'After Mahanati, I wanted a proper commercial film': Keerthy Suresh
Keerthy Suresh, whose last release was Vijay's Sarkar in 2018, is back with her next, Penguin (Tamil), which will be getting a direct release on Amazon Prime. The actor, who has six films (Marakkar: Arabikadalinte Simham, Penguin, Miss India, Good Luck Sakhi, Rang De, and Annaatthe, across three languages) lined up for release, expressed that OTT might be a blessing in disguise, in a chat arranged as part of Indulge Time Pass, a series of webinars organised by The New Indian Express group, and hosted by senior journalist Kaveree Bamzai.
Keerthy called her upcoming release, Penguin, an emotional thriller that would resonate with the audience. "The film is about a mother's struggle to rescue her abducted kid, which happens over a period of four days. It is neither gory nor a message movie. It has 60 per cent emotion and 40 per cent thrills, and is meant for all types of audience," she said.
On the impact of Mahanati / Nadigaiyar Thilagam (which fetched her a National Award), Keerthy said that the film has changed a lot in her life. "It opened up possibilities for me to explore new women-centric films. When Mahanati was offered to me, I was doing commercial cinema. This was an opportunity for me to prove myself to my detractors. On the personal front, I feel I have become more mature about my choices and stands. I learned a lot from playing Savitri on screen."
Keerthy also said that her mother, Menaka--an actor herself--had a big influence in shaping the character of Savitri. "I, in fact, almost said no to the film, because I didn't believe I could do justice to the star's persona. When I told my mother about it, she got excited, and she, along with director Nag Ashwin, convinced me to take the role up." Keerthi also revealed that her mother gave her a lot of tips during shooting. "She shared aspects she knew about Savitri like her style of acting and her mannerisms. They helped me immensely."

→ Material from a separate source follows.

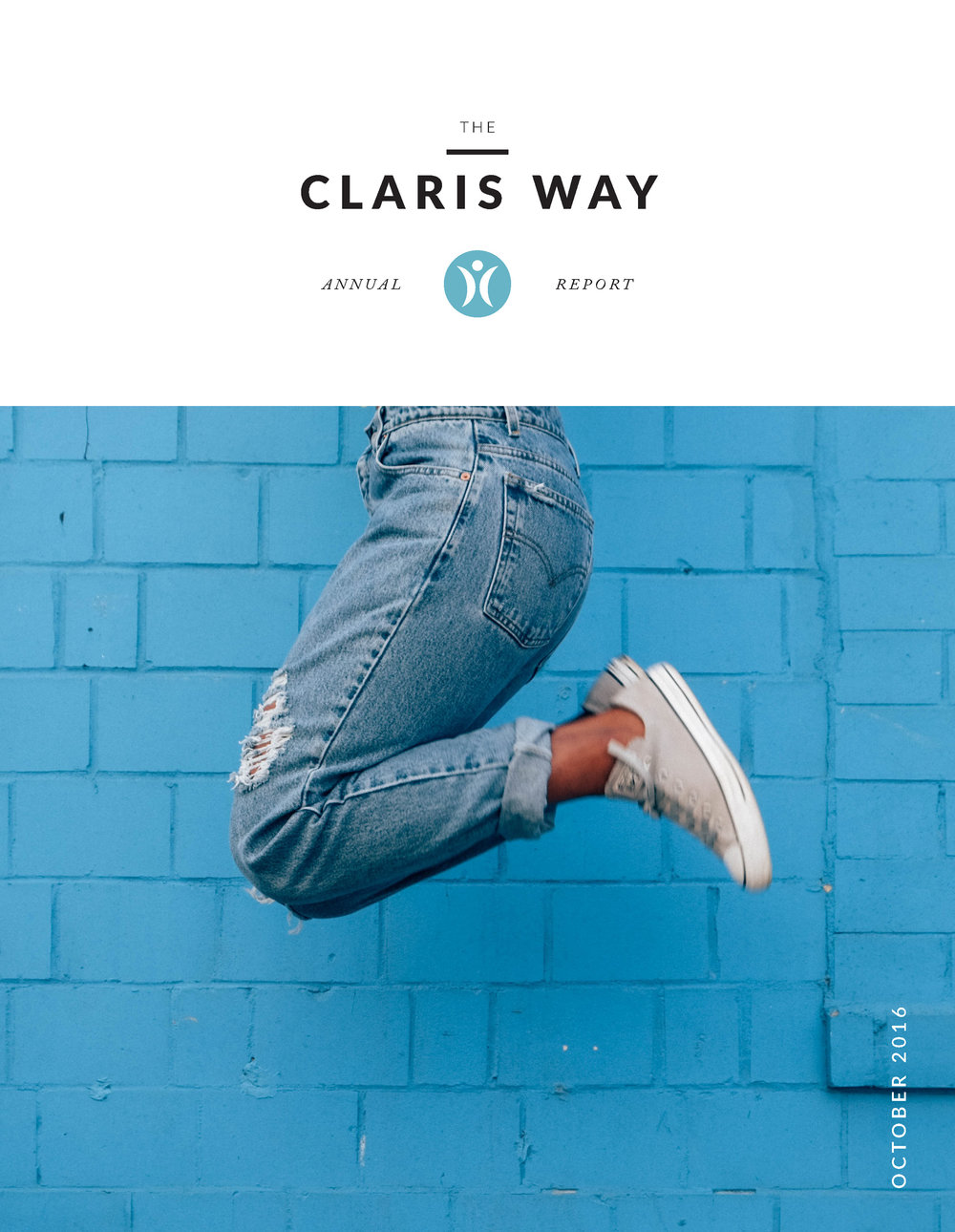 2016 Claris Annual Report_Part1.jpg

Keerthi said that replicating Savitri's songs on screen was the toughest challenge of all. "I guess I pieced together the character from various sources. I spoke to her daughter. I gathered a lot of information about her body language and style. I read a lot of books. I put all this together and formed a personality within myself."

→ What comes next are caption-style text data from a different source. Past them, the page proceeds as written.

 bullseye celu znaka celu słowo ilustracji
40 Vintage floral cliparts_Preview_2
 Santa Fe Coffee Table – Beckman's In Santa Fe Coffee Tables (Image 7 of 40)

Regarding life post Mahanati, Keerthy said that the film's success and critical acclaim made her pause and reflect a lot. "To be honest, after Mahanati I wanted to do a proper commercial film, just for variety. But what came my way were these heroine-oriented scripts. I waited a while to see if I would get commercial film offers, but then I thought I should take up more serious projects as they had some great storylines. Going forward, I would like to balance commercial films with content-oriented movies," Keerthy said.